Per quanto riguarda il comportamento, erroneamente molte persone pensano che i comportamenti aggressivi e/o oppositivi siano sintomi diagnostici dell’ADHD. Simili problematiche nella condotta prendono frequentemente la forma di “noncompliance” nei confronti delle richieste di genitori e insegnati, ostinazione, testardaggine, atteggiamento polemico e replicativo, ribellione, facile irritazione e provocazione. Spesso gli adolescenti mettono in atto tali strategie comportamentali al fine di aggirare completamente attività che richiedono notevole sforzo e concentrazione come i compiti a casa o le faccende domestiche. Irritare gli altri facendogli facilmente perdere la pazienza è l’espressione dell’iperattività adolescenziale. Dal momento che comportamenti di ribellione sono all’ordine del giorno per tutti i ragazzi che vivono questa delicata fase di crescita, è difficile per gli insegnati distinguere se si tratta di comportamenti “naturali” o caratteristiche associate dell’ADHD, nel qual caso si fa diagnosi di Disturbo Oppositivo Provocatorio (ODD) come disturbo in comorbidità con l’ADHD. Una piccola parte di adolescenti con ADHD presenta problemi di condotta più seri, inclusi il mentire, rubare, marinare la scuola e aggressioni fisiche; questi ragazzi spesso ricevono diagnosi di Disturbo della Condotta (CD).

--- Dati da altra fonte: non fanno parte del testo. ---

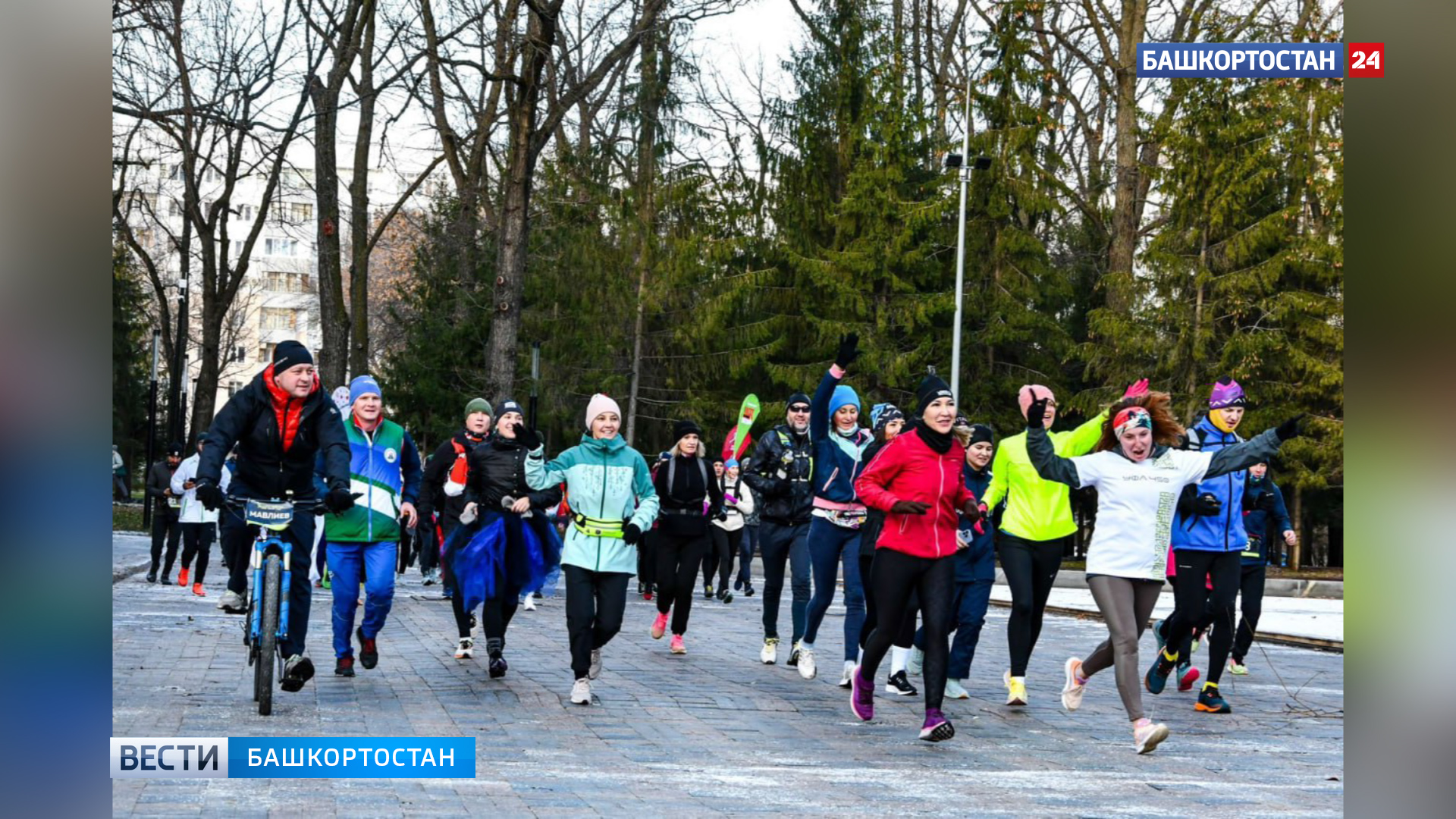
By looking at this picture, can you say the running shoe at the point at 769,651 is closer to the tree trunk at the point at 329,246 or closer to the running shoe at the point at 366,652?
the running shoe at the point at 366,652

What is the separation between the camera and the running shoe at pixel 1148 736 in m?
8.00

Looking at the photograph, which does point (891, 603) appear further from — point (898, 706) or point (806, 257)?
point (806, 257)

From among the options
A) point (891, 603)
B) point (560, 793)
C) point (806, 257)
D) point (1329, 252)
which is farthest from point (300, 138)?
point (806, 257)

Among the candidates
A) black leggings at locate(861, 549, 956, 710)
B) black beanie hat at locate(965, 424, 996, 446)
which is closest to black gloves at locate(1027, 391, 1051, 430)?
black leggings at locate(861, 549, 956, 710)

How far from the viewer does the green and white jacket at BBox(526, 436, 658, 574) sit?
32.1ft

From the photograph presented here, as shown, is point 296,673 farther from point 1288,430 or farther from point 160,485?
point 160,485

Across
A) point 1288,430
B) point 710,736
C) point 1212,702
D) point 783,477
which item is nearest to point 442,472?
point 783,477

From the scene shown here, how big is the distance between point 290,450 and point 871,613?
3654 mm

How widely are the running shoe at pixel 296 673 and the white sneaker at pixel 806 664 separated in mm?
3398

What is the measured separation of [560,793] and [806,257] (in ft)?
106

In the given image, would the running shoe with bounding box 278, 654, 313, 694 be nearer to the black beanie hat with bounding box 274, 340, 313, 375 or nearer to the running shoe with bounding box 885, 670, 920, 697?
the black beanie hat with bounding box 274, 340, 313, 375

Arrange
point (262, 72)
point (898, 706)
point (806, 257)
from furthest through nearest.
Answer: point (806, 257)
point (262, 72)
point (898, 706)

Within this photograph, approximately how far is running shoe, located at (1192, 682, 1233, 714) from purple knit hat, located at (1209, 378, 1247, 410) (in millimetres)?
1684

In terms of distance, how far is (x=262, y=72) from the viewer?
1541cm
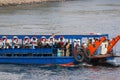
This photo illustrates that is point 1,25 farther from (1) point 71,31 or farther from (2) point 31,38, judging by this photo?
(2) point 31,38

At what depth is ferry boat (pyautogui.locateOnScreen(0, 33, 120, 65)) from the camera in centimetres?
4403

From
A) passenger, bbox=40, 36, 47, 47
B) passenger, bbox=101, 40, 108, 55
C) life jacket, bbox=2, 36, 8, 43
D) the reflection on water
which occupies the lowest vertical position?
the reflection on water

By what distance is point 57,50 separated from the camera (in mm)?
44469

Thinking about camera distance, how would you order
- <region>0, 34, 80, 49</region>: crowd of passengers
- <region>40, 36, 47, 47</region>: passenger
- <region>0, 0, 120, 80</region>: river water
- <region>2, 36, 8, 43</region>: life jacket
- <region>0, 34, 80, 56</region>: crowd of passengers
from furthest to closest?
<region>2, 36, 8, 43</region>: life jacket, <region>40, 36, 47, 47</region>: passenger, <region>0, 34, 80, 49</region>: crowd of passengers, <region>0, 34, 80, 56</region>: crowd of passengers, <region>0, 0, 120, 80</region>: river water

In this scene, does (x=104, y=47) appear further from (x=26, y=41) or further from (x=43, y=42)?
(x=26, y=41)

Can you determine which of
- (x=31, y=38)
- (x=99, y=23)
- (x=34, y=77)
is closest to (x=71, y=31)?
(x=99, y=23)

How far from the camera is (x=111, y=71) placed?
1700 inches

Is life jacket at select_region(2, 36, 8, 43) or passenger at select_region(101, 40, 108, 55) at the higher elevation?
life jacket at select_region(2, 36, 8, 43)

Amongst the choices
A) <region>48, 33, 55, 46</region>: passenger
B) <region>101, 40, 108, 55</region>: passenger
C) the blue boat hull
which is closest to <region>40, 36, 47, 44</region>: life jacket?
<region>48, 33, 55, 46</region>: passenger

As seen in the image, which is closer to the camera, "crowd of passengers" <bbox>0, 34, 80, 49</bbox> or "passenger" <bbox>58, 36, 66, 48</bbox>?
"passenger" <bbox>58, 36, 66, 48</bbox>

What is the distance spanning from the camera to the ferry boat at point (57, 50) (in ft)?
144

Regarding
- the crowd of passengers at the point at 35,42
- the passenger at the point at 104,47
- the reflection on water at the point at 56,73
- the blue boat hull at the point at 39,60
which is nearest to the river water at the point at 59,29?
the reflection on water at the point at 56,73

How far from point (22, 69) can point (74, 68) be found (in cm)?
478

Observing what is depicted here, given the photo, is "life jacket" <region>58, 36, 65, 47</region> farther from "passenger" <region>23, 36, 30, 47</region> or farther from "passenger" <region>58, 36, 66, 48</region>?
"passenger" <region>23, 36, 30, 47</region>
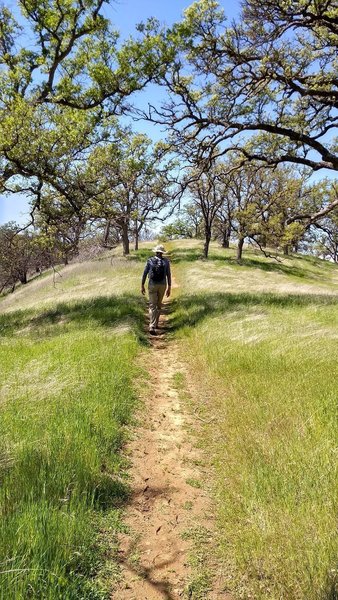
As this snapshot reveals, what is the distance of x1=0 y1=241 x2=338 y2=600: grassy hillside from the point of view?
2.93 m

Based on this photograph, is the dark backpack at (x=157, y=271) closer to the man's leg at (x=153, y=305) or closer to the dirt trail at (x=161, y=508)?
the man's leg at (x=153, y=305)

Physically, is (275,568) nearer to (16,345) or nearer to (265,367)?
(265,367)

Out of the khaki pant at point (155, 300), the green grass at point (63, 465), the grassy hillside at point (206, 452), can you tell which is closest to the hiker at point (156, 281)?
the khaki pant at point (155, 300)

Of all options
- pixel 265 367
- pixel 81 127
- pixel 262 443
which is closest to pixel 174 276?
pixel 81 127

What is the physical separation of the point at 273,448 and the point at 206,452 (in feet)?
3.40

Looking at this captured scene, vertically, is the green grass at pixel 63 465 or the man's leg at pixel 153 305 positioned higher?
the man's leg at pixel 153 305

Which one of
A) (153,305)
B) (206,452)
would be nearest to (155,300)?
(153,305)

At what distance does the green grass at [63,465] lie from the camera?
287 cm

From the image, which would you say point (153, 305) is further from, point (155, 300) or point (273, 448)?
point (273, 448)

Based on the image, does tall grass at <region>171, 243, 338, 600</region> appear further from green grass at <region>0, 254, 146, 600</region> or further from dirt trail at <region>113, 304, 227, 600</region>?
green grass at <region>0, 254, 146, 600</region>

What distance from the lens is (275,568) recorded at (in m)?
2.96

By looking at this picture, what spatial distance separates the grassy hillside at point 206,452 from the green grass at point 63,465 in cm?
1

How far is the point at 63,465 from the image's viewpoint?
13.3 feet

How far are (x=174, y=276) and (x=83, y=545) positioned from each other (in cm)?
2516
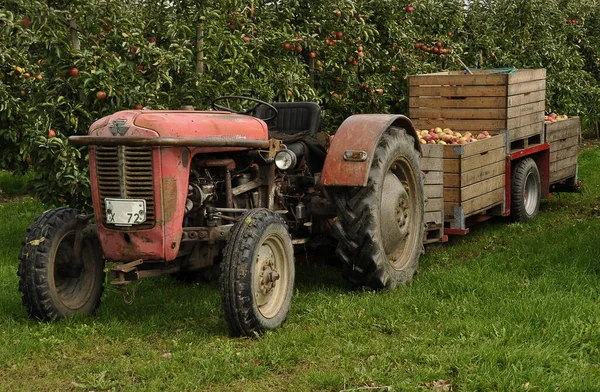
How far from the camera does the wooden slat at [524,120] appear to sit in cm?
827

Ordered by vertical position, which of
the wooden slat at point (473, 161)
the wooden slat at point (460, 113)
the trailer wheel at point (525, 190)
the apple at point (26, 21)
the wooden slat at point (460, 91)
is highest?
the apple at point (26, 21)

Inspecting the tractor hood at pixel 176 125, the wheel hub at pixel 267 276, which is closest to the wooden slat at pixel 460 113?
the tractor hood at pixel 176 125

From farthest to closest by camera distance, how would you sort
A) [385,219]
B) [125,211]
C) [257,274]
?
[385,219] < [257,274] < [125,211]

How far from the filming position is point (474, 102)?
8289mm

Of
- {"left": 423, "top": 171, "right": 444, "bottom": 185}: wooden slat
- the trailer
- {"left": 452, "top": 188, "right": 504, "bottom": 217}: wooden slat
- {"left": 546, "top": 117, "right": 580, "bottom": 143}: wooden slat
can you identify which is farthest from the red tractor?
{"left": 546, "top": 117, "right": 580, "bottom": 143}: wooden slat

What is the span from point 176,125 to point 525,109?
455 cm

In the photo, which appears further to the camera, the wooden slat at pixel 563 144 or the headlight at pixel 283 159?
the wooden slat at pixel 563 144

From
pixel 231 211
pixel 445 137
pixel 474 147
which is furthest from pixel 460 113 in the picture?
pixel 231 211

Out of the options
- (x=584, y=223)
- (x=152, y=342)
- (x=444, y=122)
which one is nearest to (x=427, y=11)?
(x=444, y=122)

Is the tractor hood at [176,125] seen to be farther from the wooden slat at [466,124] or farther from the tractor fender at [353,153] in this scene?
the wooden slat at [466,124]

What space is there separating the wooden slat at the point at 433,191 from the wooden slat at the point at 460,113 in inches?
51.9

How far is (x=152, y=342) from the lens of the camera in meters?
5.20

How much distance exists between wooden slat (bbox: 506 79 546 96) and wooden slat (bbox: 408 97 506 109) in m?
0.13

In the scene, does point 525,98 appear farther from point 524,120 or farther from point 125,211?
point 125,211
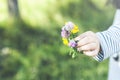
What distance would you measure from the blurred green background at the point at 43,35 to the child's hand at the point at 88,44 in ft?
3.10

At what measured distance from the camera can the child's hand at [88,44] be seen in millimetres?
966

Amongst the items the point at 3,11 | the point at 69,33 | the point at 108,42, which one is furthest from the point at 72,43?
the point at 3,11

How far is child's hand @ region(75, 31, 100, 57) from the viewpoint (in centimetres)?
97

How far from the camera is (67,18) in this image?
2.01 m

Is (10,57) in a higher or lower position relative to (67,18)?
lower

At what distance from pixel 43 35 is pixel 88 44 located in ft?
3.31

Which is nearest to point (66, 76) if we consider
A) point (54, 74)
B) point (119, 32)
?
point (54, 74)

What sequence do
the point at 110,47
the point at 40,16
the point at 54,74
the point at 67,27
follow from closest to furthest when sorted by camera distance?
the point at 67,27 < the point at 110,47 < the point at 40,16 < the point at 54,74

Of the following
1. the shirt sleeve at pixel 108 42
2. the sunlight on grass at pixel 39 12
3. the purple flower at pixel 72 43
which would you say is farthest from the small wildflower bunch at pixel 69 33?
the sunlight on grass at pixel 39 12

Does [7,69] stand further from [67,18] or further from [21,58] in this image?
[67,18]

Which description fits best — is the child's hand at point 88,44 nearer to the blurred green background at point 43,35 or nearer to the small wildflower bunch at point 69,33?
the small wildflower bunch at point 69,33

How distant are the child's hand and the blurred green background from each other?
0.95 meters

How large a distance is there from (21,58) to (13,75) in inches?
4.5

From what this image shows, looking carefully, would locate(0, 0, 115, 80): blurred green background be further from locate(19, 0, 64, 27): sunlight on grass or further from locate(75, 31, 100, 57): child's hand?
locate(75, 31, 100, 57): child's hand
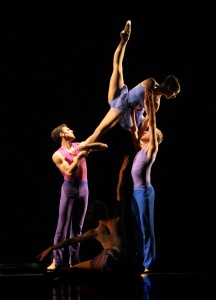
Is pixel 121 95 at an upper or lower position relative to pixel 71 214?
upper

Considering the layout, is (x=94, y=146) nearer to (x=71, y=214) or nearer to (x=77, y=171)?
(x=77, y=171)

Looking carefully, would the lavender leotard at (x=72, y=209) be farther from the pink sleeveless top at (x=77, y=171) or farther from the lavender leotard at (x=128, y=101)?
the lavender leotard at (x=128, y=101)

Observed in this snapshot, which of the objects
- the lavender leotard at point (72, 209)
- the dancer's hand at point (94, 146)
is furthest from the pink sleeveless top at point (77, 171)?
the dancer's hand at point (94, 146)

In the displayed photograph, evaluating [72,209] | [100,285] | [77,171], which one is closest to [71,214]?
[72,209]

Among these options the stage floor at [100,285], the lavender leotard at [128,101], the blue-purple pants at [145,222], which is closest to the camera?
the stage floor at [100,285]

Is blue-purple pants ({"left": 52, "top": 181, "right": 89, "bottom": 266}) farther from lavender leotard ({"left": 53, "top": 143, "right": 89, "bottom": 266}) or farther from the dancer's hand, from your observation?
the dancer's hand

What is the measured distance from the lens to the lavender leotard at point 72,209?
5.04 meters

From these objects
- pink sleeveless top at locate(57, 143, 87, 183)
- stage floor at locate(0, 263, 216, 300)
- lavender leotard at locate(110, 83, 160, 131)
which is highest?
lavender leotard at locate(110, 83, 160, 131)

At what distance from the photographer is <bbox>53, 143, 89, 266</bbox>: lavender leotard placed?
504 centimetres

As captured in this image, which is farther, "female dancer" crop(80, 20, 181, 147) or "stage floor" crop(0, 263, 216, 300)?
"female dancer" crop(80, 20, 181, 147)

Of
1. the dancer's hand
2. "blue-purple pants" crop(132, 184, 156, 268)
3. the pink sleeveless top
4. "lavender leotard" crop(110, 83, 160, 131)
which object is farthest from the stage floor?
"lavender leotard" crop(110, 83, 160, 131)

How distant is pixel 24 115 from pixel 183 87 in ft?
6.05

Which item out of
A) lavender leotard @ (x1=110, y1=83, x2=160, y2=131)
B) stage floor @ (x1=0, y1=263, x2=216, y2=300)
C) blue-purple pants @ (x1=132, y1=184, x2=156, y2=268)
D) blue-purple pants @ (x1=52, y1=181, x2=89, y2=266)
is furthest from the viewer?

Nel percorso di Teacher Training organizzato dal Centro Archimede in una scuola secondaria nel territorio vicentino è stata presentata agli insegnanti una parte teorica in cui veniva spiegata l’ADHD e i disturbi associati nell’adolescenza e una seconda parte più interattiva ed esperienziale in cui gli insegnanti venivano invitati a far emergere i loro vissuti rispetto a situazioni difficili successe con i ragazzi diagnosticati. Lo scopo principale degli incontri era far comprendere agli insegnanti che il ragazzo non è volontariamente “disattento” o “distratto” o “maleducato”, ma non ha capacità di autoregolazione per cui non riesce a gestire i propri comportamenti e le emozioni.

E’ importante non colpevolizzarlo e cercare di attrarre la sua attenzione con metodologie adatte. Non accettare il ragazzo e il suo problema, equivale ad alimentare i vissuti di impotenza e incapacità con conseguente frustrazione che verrà sfogata, inevitabilmente, sul ragazzo.